=== PAGE EXTRACT ===

With an MIMD, each processor is executing its own instruction stream. In many cases, each processor executes a different process. Recall from the last chapter that a process is a segment of code that may be run independently, and that the state of the process contains all the information necessary to execute that program on a processor. In a multiprogrammed environment, where the processors may be running independent tasks, each process is typically independent of the processes on other processors.

It is also useful to be able to have multiple processors executing a single program and sharing the code and most of their address space. When multiple processes share code and data in this way, they are often called *threads*. Today, the term *thread* is often used in a casual way to refer to multiple loci of execution that may run on different processors, even when they do not share an address space.

To take advantage of an MIMD multiprocessor with n processors, we must usually have at least n threads or processes to execute. The independent threads are typically identified by the programmer or created by the compiler. Since the parallelism in this situation is contained in the threads, it is called *thread-level parallelism*.

Threads may vary from large-scale, independent processes—for example, independent programs running in a multiprogrammed fashion on different processors—to parallel iterations of a loop, automatically generated by a compiler and each executing for perhaps less than a thousand instructions. Although the size of a thread is important in considering how to exploit thread-level parallelism efficiently, the important qualitative distinction is that such parallelism is identified at a high level by the software system and that the threads consist of hundreds to millions of instructions that may be executed in parallel. In contrast, instruction-level parallelism is identified primarily by the hardware, although with software help in some cases, and is found and exploited one instruction at a time.

===

WRITTEN REQUEST 1:
Retype part of the passage on thread-level parallelism, beginning at the words "It is also useful" and stopping after "an address space.".
WRITTEN REQUEST 2:
Answer these questions about the passage on thread-level parallelism, marking each answer with its letter.
(a) In an MIMD, what is each processor executing?
(b) How many threads or processes must usually be available to take advantage of an MIMD multiprocessor with n processors?
(c) By what is instruction-level parallelism primarily identified?

=== DATA ROWS ===

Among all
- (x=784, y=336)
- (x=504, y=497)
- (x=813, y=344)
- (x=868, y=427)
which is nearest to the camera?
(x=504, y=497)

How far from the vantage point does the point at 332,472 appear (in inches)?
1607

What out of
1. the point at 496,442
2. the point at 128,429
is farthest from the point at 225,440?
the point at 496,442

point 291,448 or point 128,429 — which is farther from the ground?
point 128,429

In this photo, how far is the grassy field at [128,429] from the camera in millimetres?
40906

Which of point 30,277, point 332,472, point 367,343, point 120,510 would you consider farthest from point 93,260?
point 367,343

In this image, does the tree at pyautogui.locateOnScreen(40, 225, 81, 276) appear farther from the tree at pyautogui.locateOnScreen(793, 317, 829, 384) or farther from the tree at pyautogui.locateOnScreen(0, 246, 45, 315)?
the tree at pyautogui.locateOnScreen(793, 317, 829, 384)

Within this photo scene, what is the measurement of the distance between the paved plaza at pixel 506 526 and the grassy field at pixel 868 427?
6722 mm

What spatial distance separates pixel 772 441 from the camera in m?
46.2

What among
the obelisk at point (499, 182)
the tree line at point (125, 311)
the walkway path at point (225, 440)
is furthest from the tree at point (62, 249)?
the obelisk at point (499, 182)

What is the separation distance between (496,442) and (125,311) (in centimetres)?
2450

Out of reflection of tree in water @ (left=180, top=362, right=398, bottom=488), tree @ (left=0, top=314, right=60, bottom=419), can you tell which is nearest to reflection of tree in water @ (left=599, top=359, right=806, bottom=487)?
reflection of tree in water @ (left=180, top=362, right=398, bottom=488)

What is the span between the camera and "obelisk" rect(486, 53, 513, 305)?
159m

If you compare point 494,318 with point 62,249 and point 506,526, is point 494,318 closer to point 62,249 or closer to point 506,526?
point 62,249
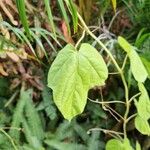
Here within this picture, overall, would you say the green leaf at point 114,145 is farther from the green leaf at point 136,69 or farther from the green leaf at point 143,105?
the green leaf at point 136,69

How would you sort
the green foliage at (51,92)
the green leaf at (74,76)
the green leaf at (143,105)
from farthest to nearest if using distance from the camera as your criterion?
the green foliage at (51,92) → the green leaf at (143,105) → the green leaf at (74,76)

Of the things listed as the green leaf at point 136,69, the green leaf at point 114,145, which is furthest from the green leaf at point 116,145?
the green leaf at point 136,69

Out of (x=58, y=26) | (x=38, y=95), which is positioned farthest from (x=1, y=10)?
(x=38, y=95)

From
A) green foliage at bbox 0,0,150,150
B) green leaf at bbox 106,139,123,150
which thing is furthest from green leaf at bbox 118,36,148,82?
green foliage at bbox 0,0,150,150

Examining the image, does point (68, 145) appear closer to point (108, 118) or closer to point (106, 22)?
point (108, 118)

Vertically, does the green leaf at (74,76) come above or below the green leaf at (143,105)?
above

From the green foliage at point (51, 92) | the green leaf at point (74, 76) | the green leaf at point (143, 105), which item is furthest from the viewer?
the green foliage at point (51, 92)

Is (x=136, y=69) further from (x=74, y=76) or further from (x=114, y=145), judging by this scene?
(x=114, y=145)
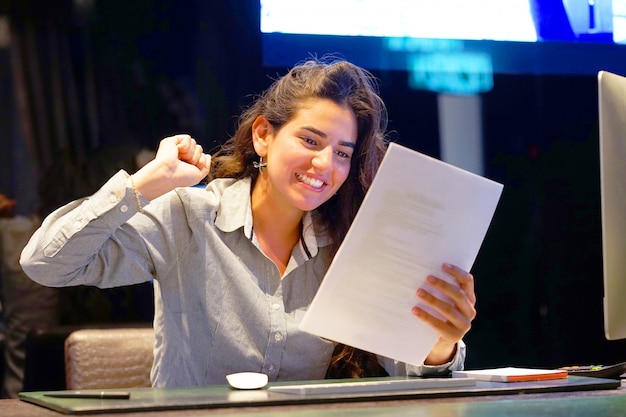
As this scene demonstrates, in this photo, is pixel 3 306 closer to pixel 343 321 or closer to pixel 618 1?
pixel 343 321

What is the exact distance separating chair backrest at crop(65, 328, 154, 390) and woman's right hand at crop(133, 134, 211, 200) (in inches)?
15.1

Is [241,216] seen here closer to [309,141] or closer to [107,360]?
[309,141]

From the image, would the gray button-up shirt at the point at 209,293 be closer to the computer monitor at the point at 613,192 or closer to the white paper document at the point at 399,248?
the white paper document at the point at 399,248

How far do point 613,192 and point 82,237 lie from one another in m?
0.91

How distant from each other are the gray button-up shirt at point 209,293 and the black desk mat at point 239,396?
0.28 m

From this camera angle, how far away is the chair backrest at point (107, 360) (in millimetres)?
1879

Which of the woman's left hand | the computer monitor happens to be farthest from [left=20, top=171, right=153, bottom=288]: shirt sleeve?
the computer monitor

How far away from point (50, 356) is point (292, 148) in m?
1.38

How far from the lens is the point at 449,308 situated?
5.13 feet

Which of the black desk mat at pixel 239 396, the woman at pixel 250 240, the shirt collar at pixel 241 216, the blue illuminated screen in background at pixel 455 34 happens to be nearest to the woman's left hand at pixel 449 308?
the woman at pixel 250 240

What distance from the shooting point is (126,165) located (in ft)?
9.67

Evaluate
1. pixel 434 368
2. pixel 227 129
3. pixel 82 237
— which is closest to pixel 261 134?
pixel 82 237

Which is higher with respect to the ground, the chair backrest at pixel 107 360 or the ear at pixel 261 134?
the ear at pixel 261 134

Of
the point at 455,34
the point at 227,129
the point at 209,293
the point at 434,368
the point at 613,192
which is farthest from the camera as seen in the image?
the point at 455,34
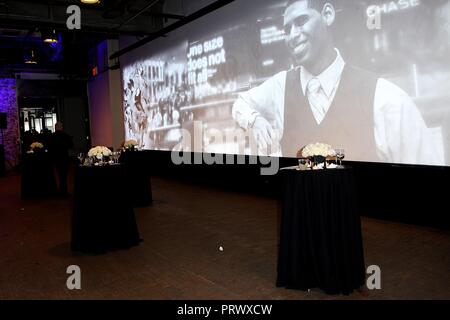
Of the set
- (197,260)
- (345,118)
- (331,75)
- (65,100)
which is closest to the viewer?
(197,260)

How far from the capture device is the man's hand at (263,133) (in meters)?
7.27

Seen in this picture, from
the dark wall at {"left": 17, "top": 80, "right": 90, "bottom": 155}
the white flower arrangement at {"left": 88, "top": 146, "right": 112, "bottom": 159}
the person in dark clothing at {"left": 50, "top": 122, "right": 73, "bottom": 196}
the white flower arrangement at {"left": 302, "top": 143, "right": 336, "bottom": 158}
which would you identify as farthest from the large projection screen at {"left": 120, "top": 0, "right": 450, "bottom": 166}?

===

FINISHED ANSWER 1:
It is also useful to be able to have multiple processors executing a single program and sharing the code and most of their address space. When multiple processes share code and data in this way, they are often called *threads*. Today, the term *thread* is often used in a casual way to refer to multiple loci of execution that may run on different processors, even when they do not share an address space.

FINISHED ANSWER 2:
(a) Each processor is executing its own instruction stream.
(b) At least n threads or processes.
(c) Primarily by the hardware, although with software help in some cases.